## Brief
Write the next part of the interview below with 4Earth's founder, picking up right after its final paragraph.

## Passage to read
Reindustrializing America's Water with 4Earth's Jahanzeb Khan
Jahanzeb Khan is the founder and CEO of 4Earth, an industrial water technology company building productized, AI-driven systems that treat and reuse wastewater on site for factories, plants, and data centers.
Jahanzeb Khan is the founder and CEO of 4Earth, an industrial water technology company building productized, AI-driven systems that treat and reuse wastewater on site for factories, plants, and data centers.
You have one of the more unique founder origin stories we've come across. What's the path from MMA fighter to deep tech founder?
Before I got into engineering I was an MMA fighter for a few years while I was in college. I had some success in the game and was ranked number two in Georgia in the advanced amateur circuit at 145 pounds. I was about five weeks out from fighting for the regional title when I had a philosophical change of mind, due to my faith. I was hurting people for a living and risking myself, and I started asking whether that was really the path I wanted. My whole goal was to make it big in fighting and then use that platform to help solve major problems like water, energy, and the future of industries. But I realized I could just do that directly through engineering, technology and business. I was at Georgia Tech, so I was positioned pretty well to take advantage of that situation.
I left the fight game and went deep into engineering. My background is a mix of process engineering, materials, and AI and machine learning. I gained experience in the water and energy industry while also working with a larger overseas company that was building startups here in the U.S. I was also working on my PhD at the same time. I got through my qualifiers and earned candidacy, but then I left about a year before defending my thesis to start 4Earth. That was over six years ago and it was one of the best decisions I ever made.

## Entries shown
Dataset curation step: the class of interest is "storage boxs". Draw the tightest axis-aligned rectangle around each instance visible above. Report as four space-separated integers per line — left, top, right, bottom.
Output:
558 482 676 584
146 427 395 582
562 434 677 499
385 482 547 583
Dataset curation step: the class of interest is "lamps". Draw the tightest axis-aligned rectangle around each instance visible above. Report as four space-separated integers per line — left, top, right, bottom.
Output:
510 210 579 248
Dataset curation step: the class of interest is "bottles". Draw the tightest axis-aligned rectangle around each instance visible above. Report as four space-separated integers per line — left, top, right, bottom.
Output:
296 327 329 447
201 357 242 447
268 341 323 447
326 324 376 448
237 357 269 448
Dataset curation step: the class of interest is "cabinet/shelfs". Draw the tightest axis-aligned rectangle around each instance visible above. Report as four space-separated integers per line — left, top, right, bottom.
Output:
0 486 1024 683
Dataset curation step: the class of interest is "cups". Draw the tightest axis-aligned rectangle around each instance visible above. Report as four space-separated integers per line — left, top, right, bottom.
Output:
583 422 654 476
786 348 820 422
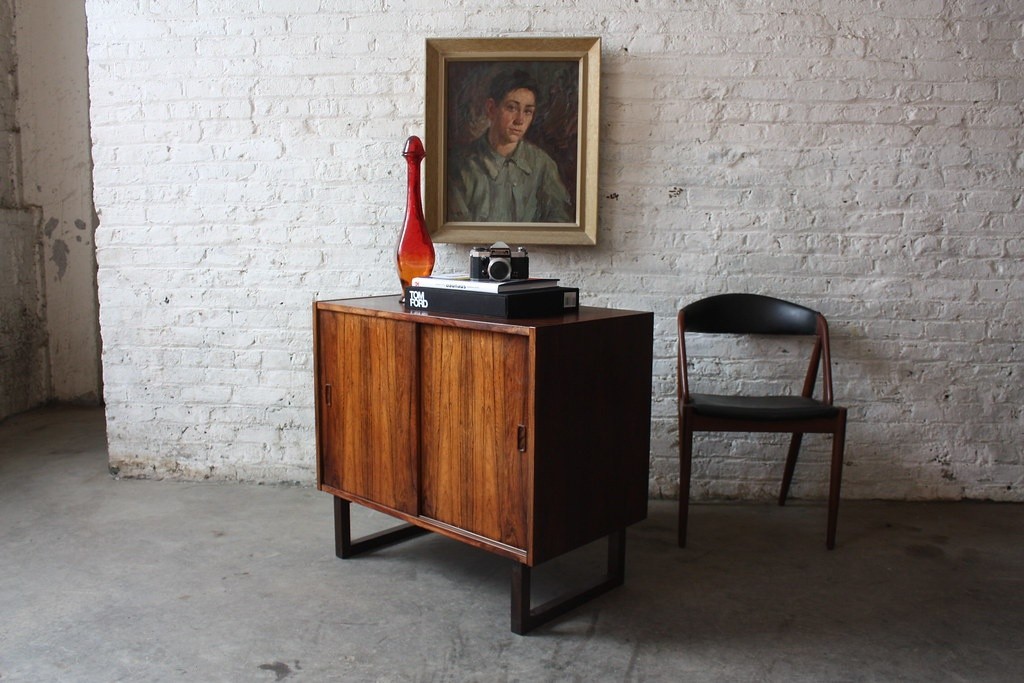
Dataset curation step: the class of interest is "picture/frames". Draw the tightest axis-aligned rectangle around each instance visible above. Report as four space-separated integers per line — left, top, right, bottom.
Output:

## Written response
Walking away from both a title fight and a PhD takes serious conviction. What drove those decisions?
Both were tough, especially the MMA side because I had put a lot of time and effort into it. I was training with really good people and my career trajectory was solid. But my major goal was always what I'm doing now, so I figured I should just take a more direct path. The same thing happened with the PhD. My research was in this arena, but I felt I could have more impact making products and services to solve this problem than finishing out my thesis.
I've always been wired toward entrepreneurship. I come from a family of industrialists and people involved in business. Even when I was fighting, I was selling my own tickets. So when I made the shift to 4Earth full time, it felt natural. I was happier. The startup world moves at a different speed than academia. You have to iterate fast, build, break, rebuild. In academia, the goal is to prove your thesis thoroughly through peer review and publications. Both are important, but I'm naturally inclined toward engineering and building technology. I think the question anyone in that position has to ask themselves is: What's more net positive to society, you staying in the lab or getting out there and commercializing?
So what's the problem that pulled you out of the lab? What is 4Earth tackling?
If you zoom out and look at the whole Earth, 80 percent of global wastewater is untreated and underutilized. We know that wastewater has things in it, including water, materials, and even energy, that can be treated, extracted, processed, and reused in our industries. If we're going to be making more cars, more robots, more clothes, more food, we're going to need more water. And if we're doing that, we're going to generate more wastewater. If we don't solve this problem, there's going to be a bottleneck somewhere.
When you zoom into a factory, every day they're bringing in water to run their processes and generating wastewater on the other end. They're paying for water in and paying for water out. Some chemical plants and heavy industry are paying up to 50 times more to discharge their wastewater because they have to truck it off site. That cost could be significantly reduced with on-site technology that treats and reuses it right there in the facility. There's a lot of use for water in these factories, whether it goes directly back into the production process or into cooling towers and other indirect uses. You can make that resource cleanly available on site without sending it to the city or trucking it off site.
Given the size of the opportunity, why hasn't this been solved already?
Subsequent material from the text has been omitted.